Hoje, eles chegaram também na Europa em condições apenas um pouco melhores que os antigos escravos. E conseguiram mudar o futebol europeu.
Vi isso no jogo França e Bélgica. Países centrais da cristandade europeia, cruzados fechados nas suas tradições seculares e nas suas catedrais góticas, como se poderia supor que suas seleções nacionais entrassem em campo com maioria de jogadores negros?

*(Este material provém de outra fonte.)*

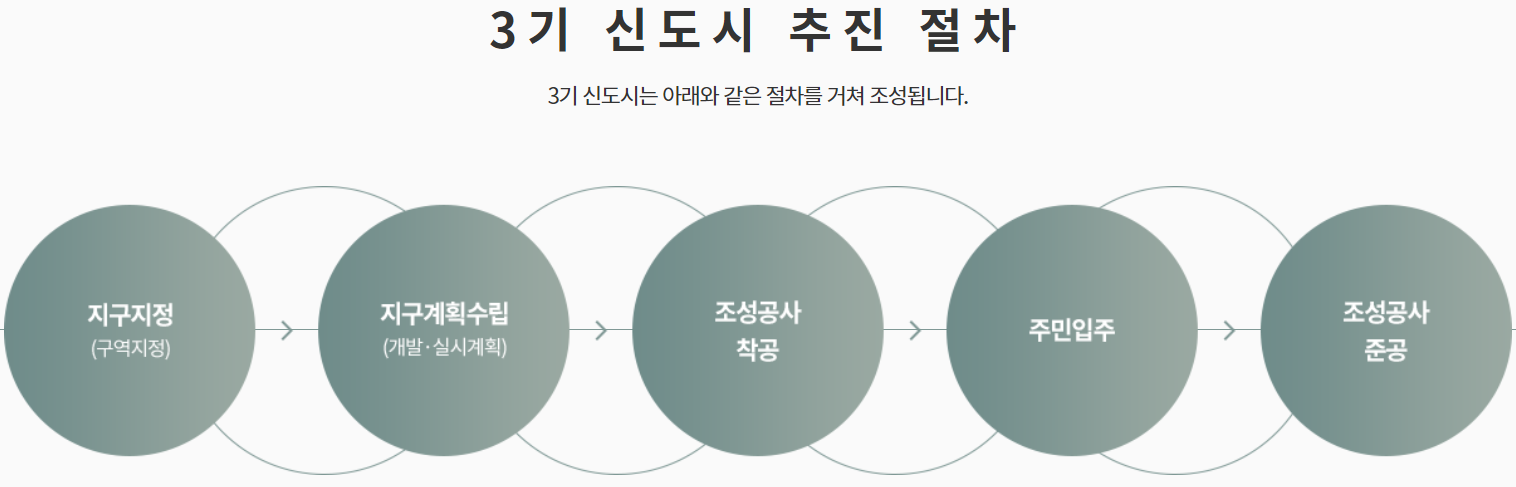 3기 신도시 추진 절차

3기 신도시는 아래와 같은 절차를 거쳐 조성됩니다.

지구지정
(구역지정)

지구계획수립
(개발·실시계획)

조성공사
착공

주민입주

조성공사
준공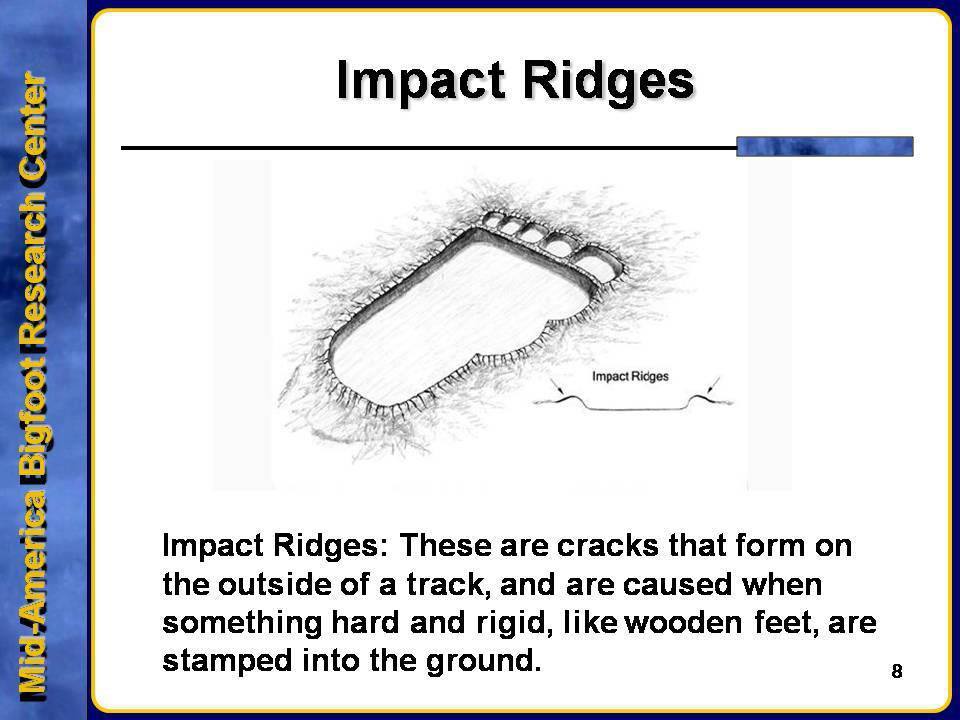 Mid-America Bigfoot Research Center

Impact Ridges

Impact Ridges

Impact Ridges: These are cracks that form on the outside of a track, and are caused when something hard and rigid, like wooden feet, are stamped into the ground.

8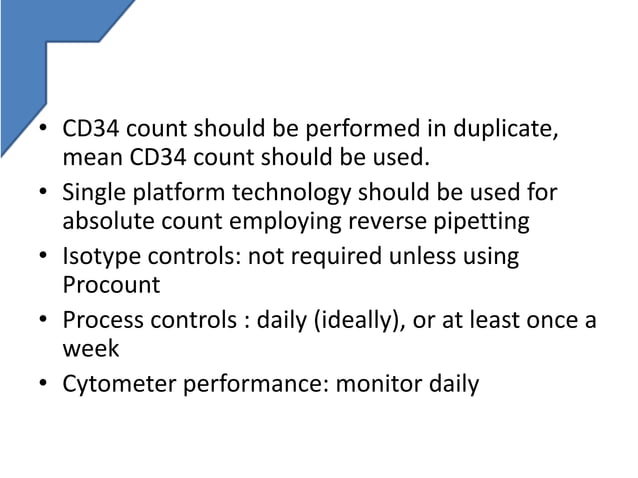 • CD34 count should be performed in duplicate, mean CD34 count should be used.
• Single platform technology should be used for absolute count employing reverse pipetting
• Isotype controls: not required unless using Procount
• Process controls : daily (ideally), or at least once a week
• Cytometer performance: monitor daily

A França, de seu lado, pôs em campo seis jogadores negros; a Bélgica, um pouco menos. E produziram um dos melhores jogos da Copa. Havia tática, jogadas treinadas, planejamento? Claro, mas, ao lado disso, havia toque de bola refinado, jogadas mágicas de calcanhar, algo de improvisado que podia acontecer a qualquer momento.

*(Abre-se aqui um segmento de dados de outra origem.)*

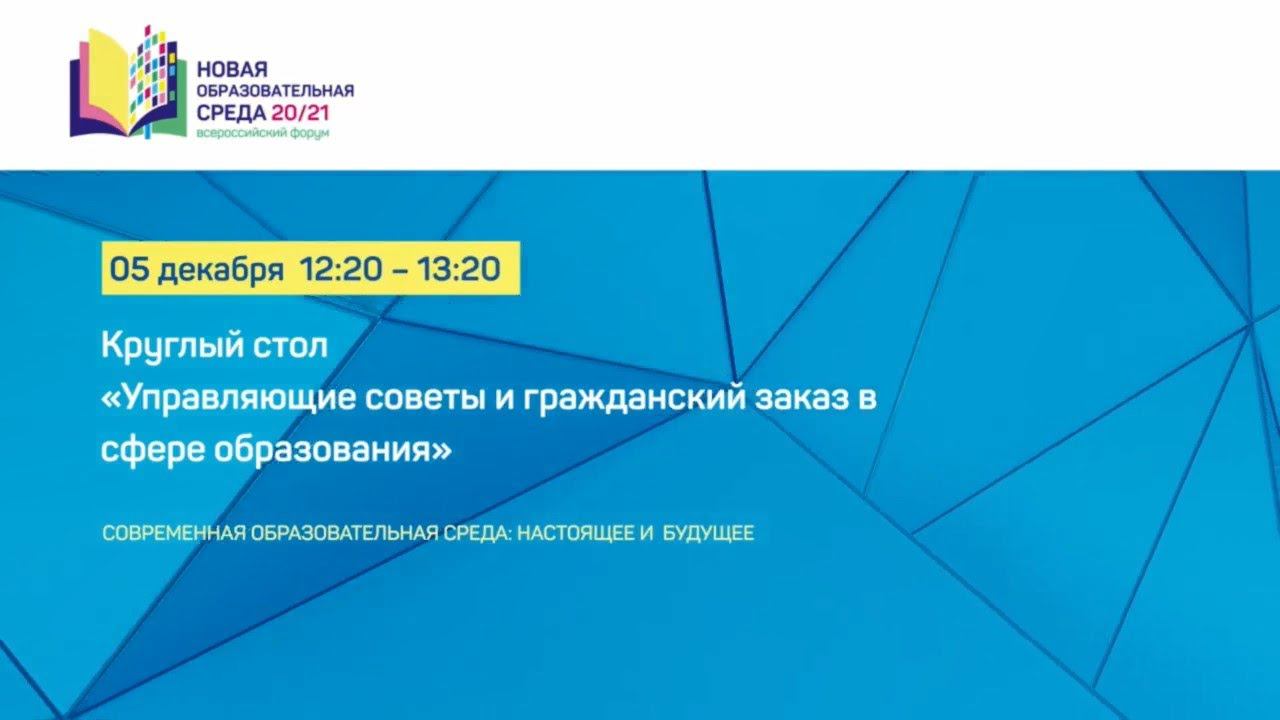 НОВАЯ
ОБРАЗОВАТЕЛЬНАЯ
СРЕДА 20/21
всероссийский форум

05 декабря 12:20 – 13:20

Круглый стол
«Управляющие советы и гражданский заказ в сфере образования»

СОВРЕМЕННАЯ ОБРАЗОВАТЕЛЬНАЯ СРЕДА: НАСТОЯЩЕЕ И БУДУЩЕЕ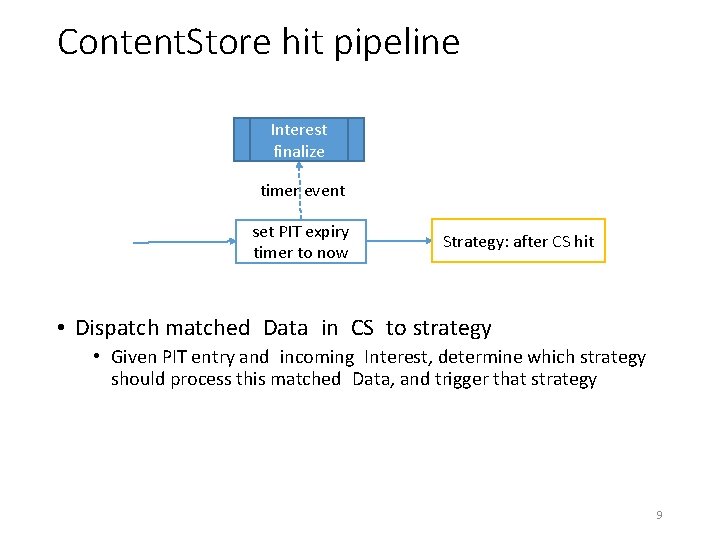 ContentStore hit pipeline

Interest finalize

timer event

set PIT expiry timer to now

Strategy: after CS hit

• Dispatch matched Data in CS to strategy
 • Given PIT entry and incoming Interest, determine which strategy should process this matched Data, and trigger that strategy

9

Vi, na minha frente, pondo ordem no meio campo, tocando a bola com extrema elegância e porte real, Pogba, o número seis da França e, com ele, vi se materializar em campo, redivivo, o nosso Didi, o Príncipe Etíope, nas palavras de Nelson Rodrigues. Aliás, é Pogba que nos fez falta na seleção brasileira, onde os negros, ao contrário, estão virando brancos. Pois bem, a Bélgica também, com seus negros, jogou muito e, não fosse o goleiro francês, as coisas poderiam ser outras. Foi um privilégio ter visto esse jogo, cheio de firulas e jogadas enfeitadas. E, numa semifinal da Copa, um jogo de vida ou morte, o time da França fez apenas seis faltas. Por isso, não é de espantar que os europeus apresentem um futebol tão especial. É que ele não vem da Europa, vem da África.